(Data extracted from a collection)
= = = = =

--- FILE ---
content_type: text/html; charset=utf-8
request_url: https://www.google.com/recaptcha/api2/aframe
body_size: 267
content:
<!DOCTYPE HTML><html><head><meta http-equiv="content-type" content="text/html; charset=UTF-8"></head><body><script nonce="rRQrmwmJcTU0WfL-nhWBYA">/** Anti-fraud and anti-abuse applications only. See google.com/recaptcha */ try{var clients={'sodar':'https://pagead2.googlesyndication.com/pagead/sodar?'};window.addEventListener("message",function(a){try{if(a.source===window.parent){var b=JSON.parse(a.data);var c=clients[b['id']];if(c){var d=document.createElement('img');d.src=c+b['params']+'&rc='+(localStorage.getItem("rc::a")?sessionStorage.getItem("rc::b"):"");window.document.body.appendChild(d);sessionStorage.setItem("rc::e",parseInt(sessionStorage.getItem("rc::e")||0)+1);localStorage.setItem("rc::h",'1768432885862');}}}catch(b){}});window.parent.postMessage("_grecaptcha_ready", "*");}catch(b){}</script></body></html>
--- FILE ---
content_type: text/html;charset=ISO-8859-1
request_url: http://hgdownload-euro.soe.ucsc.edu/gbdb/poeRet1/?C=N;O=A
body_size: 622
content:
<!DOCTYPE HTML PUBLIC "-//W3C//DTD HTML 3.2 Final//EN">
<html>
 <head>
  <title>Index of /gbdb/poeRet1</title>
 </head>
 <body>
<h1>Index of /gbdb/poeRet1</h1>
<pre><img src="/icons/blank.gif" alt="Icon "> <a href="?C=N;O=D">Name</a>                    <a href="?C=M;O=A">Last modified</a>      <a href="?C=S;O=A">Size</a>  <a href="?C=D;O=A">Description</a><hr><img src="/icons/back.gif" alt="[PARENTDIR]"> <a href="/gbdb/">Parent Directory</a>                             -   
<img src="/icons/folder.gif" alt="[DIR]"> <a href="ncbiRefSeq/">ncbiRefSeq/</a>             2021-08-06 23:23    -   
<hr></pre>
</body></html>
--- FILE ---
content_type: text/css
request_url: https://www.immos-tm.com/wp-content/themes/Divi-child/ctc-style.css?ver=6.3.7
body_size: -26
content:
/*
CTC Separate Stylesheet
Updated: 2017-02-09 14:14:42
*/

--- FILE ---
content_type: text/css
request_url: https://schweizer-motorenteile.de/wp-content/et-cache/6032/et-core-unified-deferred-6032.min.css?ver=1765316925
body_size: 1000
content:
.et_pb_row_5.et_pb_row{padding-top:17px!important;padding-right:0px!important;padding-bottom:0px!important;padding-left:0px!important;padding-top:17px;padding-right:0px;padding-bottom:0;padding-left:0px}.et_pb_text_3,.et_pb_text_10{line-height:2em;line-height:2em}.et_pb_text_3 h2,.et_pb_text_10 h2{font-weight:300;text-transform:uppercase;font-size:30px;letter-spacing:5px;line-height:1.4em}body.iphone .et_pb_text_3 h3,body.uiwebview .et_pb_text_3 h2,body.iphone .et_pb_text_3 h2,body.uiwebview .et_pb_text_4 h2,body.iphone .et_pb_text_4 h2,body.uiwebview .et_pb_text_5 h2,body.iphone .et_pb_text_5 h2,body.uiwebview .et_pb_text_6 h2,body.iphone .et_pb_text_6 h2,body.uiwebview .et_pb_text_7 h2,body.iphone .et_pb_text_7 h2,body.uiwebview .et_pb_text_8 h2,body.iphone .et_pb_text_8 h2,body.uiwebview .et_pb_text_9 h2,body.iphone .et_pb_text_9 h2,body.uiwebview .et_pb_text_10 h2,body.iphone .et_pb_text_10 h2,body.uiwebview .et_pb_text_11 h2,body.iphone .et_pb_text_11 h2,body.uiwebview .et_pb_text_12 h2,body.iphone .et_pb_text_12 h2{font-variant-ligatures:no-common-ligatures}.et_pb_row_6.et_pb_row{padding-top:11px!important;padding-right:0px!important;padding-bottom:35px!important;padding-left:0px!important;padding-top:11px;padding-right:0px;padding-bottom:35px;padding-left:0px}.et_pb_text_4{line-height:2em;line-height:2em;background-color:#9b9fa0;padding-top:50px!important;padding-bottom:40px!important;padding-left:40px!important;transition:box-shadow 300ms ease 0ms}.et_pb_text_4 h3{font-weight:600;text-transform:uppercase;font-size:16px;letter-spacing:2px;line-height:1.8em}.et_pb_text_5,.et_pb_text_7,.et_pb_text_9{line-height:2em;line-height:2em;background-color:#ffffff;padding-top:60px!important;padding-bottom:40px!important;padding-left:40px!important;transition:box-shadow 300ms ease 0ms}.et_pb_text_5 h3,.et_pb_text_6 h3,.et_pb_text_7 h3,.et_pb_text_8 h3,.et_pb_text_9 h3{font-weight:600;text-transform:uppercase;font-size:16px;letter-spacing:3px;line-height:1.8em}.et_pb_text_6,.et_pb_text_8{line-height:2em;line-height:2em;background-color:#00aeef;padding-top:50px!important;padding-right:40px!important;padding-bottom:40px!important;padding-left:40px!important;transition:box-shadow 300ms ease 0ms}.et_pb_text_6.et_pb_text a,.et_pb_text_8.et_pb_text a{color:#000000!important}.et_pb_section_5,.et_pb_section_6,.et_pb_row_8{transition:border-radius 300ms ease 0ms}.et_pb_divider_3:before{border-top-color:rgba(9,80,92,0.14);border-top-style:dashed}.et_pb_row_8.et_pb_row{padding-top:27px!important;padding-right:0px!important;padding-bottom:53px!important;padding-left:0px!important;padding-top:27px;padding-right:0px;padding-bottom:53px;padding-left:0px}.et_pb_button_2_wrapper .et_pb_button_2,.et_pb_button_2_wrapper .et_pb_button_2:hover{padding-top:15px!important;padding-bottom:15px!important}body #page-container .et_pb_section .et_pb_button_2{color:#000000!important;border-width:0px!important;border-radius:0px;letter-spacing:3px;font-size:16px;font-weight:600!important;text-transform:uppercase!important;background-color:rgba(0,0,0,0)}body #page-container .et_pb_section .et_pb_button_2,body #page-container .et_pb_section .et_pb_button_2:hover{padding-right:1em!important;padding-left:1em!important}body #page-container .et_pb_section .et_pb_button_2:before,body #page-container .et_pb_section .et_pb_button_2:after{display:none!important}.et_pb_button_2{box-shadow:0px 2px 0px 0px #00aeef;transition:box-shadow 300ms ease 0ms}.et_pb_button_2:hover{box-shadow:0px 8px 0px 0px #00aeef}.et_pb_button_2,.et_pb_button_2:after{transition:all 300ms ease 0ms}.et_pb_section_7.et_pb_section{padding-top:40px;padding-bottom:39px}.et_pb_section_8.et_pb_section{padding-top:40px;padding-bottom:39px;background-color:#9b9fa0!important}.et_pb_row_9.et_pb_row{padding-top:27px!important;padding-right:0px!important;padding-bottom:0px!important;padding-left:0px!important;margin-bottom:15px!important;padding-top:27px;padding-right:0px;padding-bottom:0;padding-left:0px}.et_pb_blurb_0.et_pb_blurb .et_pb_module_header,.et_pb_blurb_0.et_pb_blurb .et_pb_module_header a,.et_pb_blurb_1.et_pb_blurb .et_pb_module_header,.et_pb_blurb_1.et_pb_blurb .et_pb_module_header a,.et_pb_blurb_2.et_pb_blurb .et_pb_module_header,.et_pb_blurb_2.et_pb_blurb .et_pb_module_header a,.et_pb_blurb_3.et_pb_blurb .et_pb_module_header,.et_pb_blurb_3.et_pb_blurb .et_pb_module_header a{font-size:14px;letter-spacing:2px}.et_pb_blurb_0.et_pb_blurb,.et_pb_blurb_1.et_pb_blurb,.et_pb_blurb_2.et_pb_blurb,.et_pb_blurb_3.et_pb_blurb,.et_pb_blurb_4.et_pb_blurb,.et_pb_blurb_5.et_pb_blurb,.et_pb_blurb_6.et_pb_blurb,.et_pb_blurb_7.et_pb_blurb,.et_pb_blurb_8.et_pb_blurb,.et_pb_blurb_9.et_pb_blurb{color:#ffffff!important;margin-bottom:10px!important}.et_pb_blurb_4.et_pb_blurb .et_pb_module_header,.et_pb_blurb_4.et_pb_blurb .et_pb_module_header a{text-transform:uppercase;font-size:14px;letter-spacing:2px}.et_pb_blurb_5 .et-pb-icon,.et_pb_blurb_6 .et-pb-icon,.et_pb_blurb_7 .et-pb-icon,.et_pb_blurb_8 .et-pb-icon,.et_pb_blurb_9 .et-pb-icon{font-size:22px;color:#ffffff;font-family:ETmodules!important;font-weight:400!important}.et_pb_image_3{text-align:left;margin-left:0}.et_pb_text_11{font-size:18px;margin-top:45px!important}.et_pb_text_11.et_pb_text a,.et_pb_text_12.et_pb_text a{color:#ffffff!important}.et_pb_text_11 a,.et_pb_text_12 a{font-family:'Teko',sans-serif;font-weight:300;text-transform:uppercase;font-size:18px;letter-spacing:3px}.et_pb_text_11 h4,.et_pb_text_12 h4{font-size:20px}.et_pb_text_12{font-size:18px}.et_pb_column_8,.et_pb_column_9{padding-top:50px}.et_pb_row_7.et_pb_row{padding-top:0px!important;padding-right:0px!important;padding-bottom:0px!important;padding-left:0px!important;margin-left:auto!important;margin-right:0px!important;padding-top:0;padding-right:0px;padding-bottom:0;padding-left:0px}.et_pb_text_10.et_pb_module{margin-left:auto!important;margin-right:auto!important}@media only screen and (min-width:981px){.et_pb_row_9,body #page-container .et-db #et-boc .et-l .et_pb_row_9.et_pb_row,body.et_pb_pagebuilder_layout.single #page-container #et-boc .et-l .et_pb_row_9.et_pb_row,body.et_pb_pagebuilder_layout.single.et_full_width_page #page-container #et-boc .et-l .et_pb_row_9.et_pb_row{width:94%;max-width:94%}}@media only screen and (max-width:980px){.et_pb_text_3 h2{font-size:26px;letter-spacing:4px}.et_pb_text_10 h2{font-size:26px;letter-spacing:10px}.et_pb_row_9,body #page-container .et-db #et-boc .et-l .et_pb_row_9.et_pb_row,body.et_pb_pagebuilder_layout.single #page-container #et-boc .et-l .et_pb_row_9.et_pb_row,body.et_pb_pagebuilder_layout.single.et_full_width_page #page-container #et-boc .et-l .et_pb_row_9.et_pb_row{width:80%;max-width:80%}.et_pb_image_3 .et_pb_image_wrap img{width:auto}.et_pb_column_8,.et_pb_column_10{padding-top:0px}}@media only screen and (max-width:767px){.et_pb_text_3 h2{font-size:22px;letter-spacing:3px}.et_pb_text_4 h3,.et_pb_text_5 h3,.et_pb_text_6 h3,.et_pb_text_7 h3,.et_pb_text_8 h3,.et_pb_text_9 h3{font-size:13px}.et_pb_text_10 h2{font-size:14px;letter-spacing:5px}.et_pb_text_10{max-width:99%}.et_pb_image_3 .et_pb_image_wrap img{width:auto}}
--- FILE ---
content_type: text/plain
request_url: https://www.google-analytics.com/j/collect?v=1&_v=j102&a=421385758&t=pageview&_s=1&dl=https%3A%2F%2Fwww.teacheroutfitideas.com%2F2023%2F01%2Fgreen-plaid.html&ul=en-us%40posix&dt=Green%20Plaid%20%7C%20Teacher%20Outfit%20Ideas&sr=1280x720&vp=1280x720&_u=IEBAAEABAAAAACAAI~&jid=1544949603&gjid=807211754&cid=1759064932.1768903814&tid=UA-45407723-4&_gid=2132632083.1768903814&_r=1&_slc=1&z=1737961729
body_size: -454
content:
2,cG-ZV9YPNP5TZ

= = = = =

§ **Activity**
What is needed is an exact repetition of the lines from the first line of the records through the line containing "content_type: text/html;charset=ISO-8859-1", both ends included, and nothing more.

§ **Response to this task**
--- FILE ---
content_type: text/html; charset=utf-8
request_url: https://www.google.com/recaptcha/api2/aframe
body_size: 267
content:
<!DOCTYPE HTML><html><head><meta http-equiv="content-type" content="text/html; charset=UTF-8"></head><body><script nonce="rRQrmwmJcTU0WfL-nhWBYA">/** Anti-fraud and anti-abuse applications only. See google.com/recaptcha */ try{var clients={'sodar':'https://pagead2.googlesyndication.com/pagead/sodar?'};window.addEventListener("message",function(a){try{if(a.source===window.parent){var b=JSON.parse(a.data);var c=clients[b['id']];if(c){var d=document.createElement('img');d.src=c+b['params']+'&rc='+(localStorage.getItem("rc::a")?sessionStorage.getItem("rc::b"):"");window.document.body.appendChild(d);sessionStorage.setItem("rc::e",parseInt(sessionStorage.getItem("rc::e")||0)+1);localStorage.setItem("rc::h",'1768432885862');}}}catch(b){}});window.parent.postMessage("_grecaptcha_ready", "*");}catch(b){}</script></body></html>
--- FILE ---
content_type: text/html;charset=ISO-8859-1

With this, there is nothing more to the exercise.